[[ PAGE EXTRACT open ]]

Miniskirted Miko – Knife in the Heart of Moe?

Whether or not a deathblow can be deemed victorious, it doesn’t feel as good to be on the receiving end.

LINK-UP Inc., the parent company responsible for @home cafe, @home sabo (tearoom), @home Hana, and most recently Miko-san Cafe, more or less invented what is know as the “entertainment-kei” variety of maids and moe. They opened @home cafe three years ago with the intent of bringing a new type of “idol-maid” to patrons who were perhaps in need of something more to worship. In effect, pairing the rather ambiguous maid character with a singing and dancing short-skirted idol created a new precedent in the industry, and pretty soon everyone was trying to hop onto the bandwagon. The barrier between maid and customer began to erode, performance and exhibition became seen as part and parcel of the job, and the already suspicious general public actually began to suspect something more than tea and cakes. That something more has been theorized many different ways, but the effects of this merger more or less defined if not redefined the one-word mantra for a generation of Akiba geeks: moe. (Pronounced “mo-ay.”)

This brings into question what is moe – or in the case of LINK-UP, which parts of moe are the most profitable?

“Moe” is a part of Japanese slang, a double entendre pronounced “burning” but written with a character that means “sprouting” or “growing.” It can be both an adjective or a noun, even a verb at times, and is perhaps best translated into English as “passion.” A non-otaku Japanese associate speaking to a salary man once explained, “Moe is when guys look at young girls and getting excited – the same way girls get excited when they see Mickey (Mouse).” His statement beautifully articulates the ideal “sexlessness” of Utopian moe. However, as @home boasts at least 40% female patronage, and many of their female clientèle are regulars, the gender exclusion in his statement is perhaps a bit of a misunderstanding. Even before @home, it’s safe to say that moe captured a sense of nostalgia and appreciation for youth, beauty and all things “cute.” Because after @home, things started to change.

Though not always and for everyone, idols remain to be sex symbols at some level. The idea of openly mixing the images “maids” and “idols” leads to a definite conclusion – supported with the various photos, hand-drawn art, and various goods (such as beach towels and body pillows) emblazoned with maids’ images. That is, the sex appeal of the maid image can be materialized commercially, while still contained within the safe and friendly container of a moe-cafe. This is pretty much what LINK-UP has accomplished, and as sex is a more basic human interest than moe, more and more maid-related businesses are taking this angle in both Akihabara and beyond.

In recent times, LINK-UP has worked towards ever more aggressively towards their brand of moe-capitalism. Their most recent venture into moe enterprise is Miko Cafe. Miko means “shrine maiden” – the girls dressed in red and white at Shinto shrines. In recent times, they have become something of stock characters in popular literature – perhaps most recently in the anime series Lucky Star, in which two sisters dress as miko to help out at the temple every New Year’s holiday. However, as most things LINK-UP, these girls are miko with a twist, namely: short skirts and microphones.

[[ PAGE EXTRACT closed ]]
[[ EXTRACTED MATERIAL open ]]

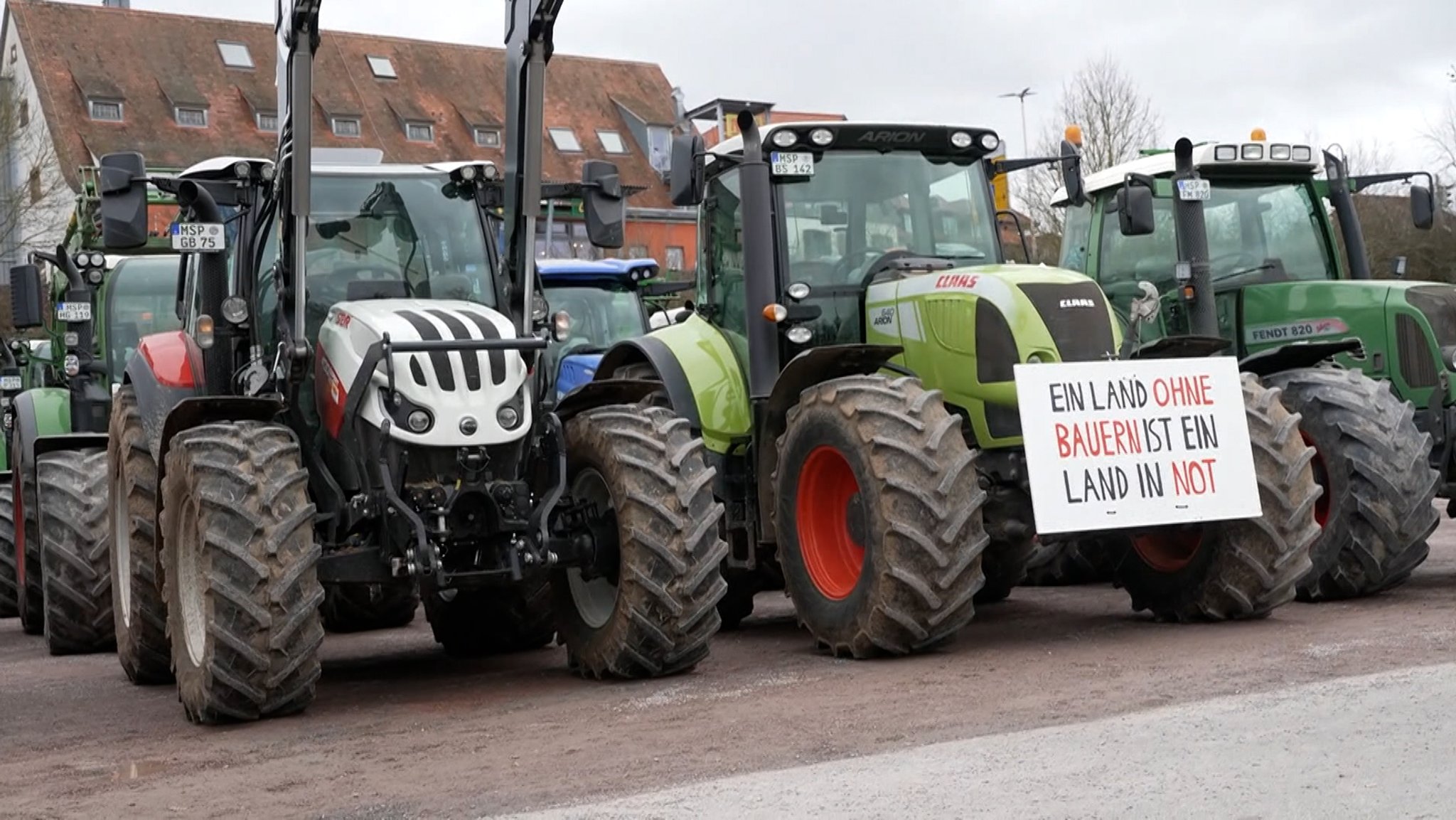 Regensburg, Marktheidenfeld, Frankfurt: Proteste von Landwirten, Handwerkern und andere Gruppen gegen die Sparmaßnahmen der Bundesregierung.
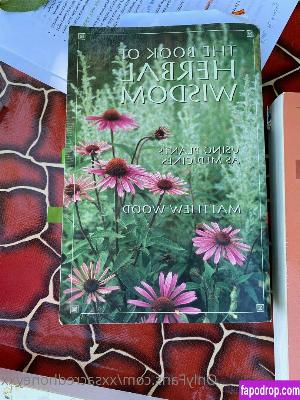 xxsacredhoneyxx leak #0034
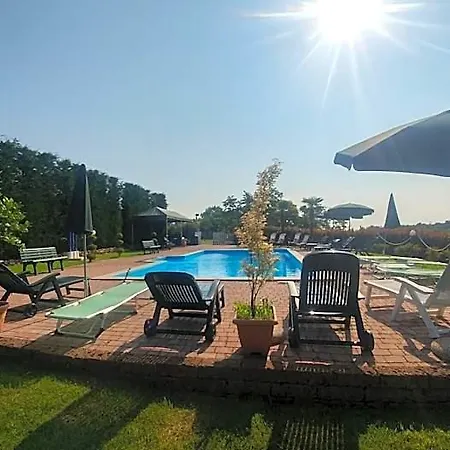 Bed & Breakfast Parco Campofelice 3*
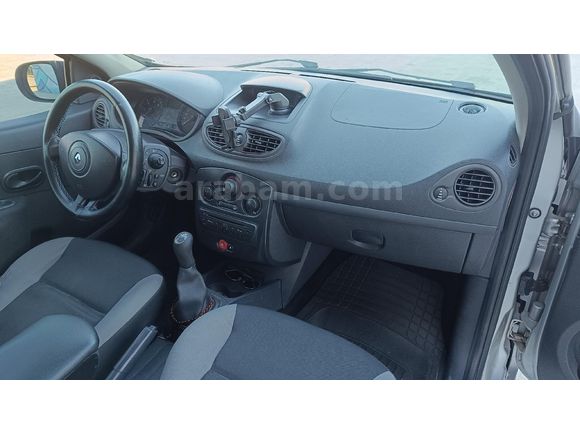 2011 Renault Clio 1.5 dizel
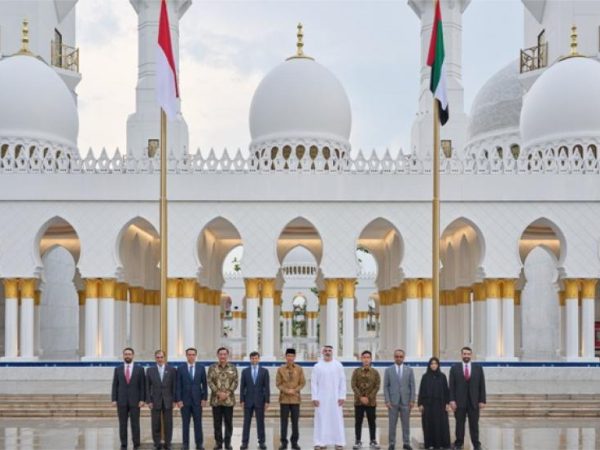 Putra MBZ, Khaled bin Mohamed bin Zayed Kunjungi Masjid Agung Sheikh Zayed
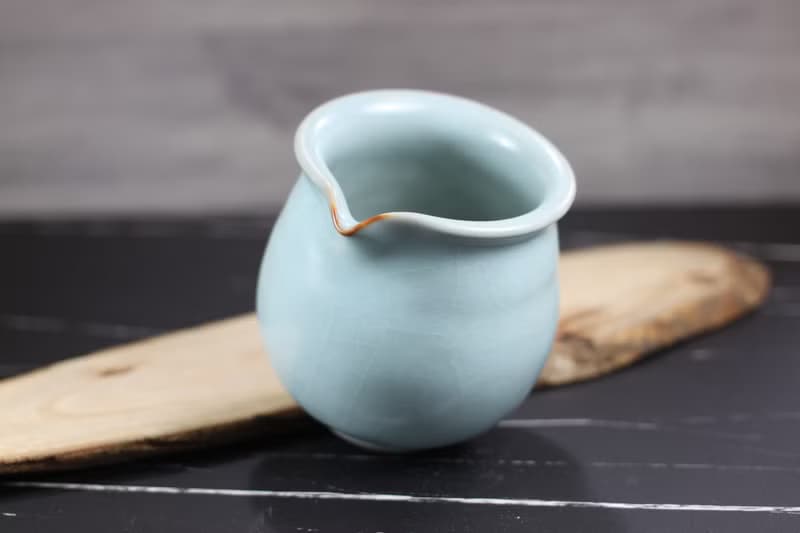【送禮好物】360~400ml 汝窯無把 手拉坯 咖啡下壺 茶海 公道杯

[[ EXTRACTED MATERIAL closed ]]

## CHECK YOUR UNDERSTANDING
a - In the article on maid cafes and moe, retype the passage from "Though not always" to "Akihabara and beyond.".
b - Name every business that the article on maid cafes and moe says LINK-UP Inc. is the parent company of.

## ANSWERS PER TASK
a -
Though not always and for everyone, idols remain to be sex symbols at some level. The idea of openly mixing the images “maids” and “idols” leads to a definite conclusion – supported with the various photos, hand-drawn art, and various goods (such as beach towels and body pillows) emblazoned with maids’ images. That is, the sex appeal of the maid image can be materialized commercially, while still contained within the safe and friendly container of a moe-cafe. This is pretty much what LINK-UP has accomplished, and as sex is a more basic human interest than moe, more and more maid-related businesses are taking this angle in both Akihabara and beyond.

b -
- @home cafe
- @home sabo (tearoom)
- @home Hana
- Miko-san Cafe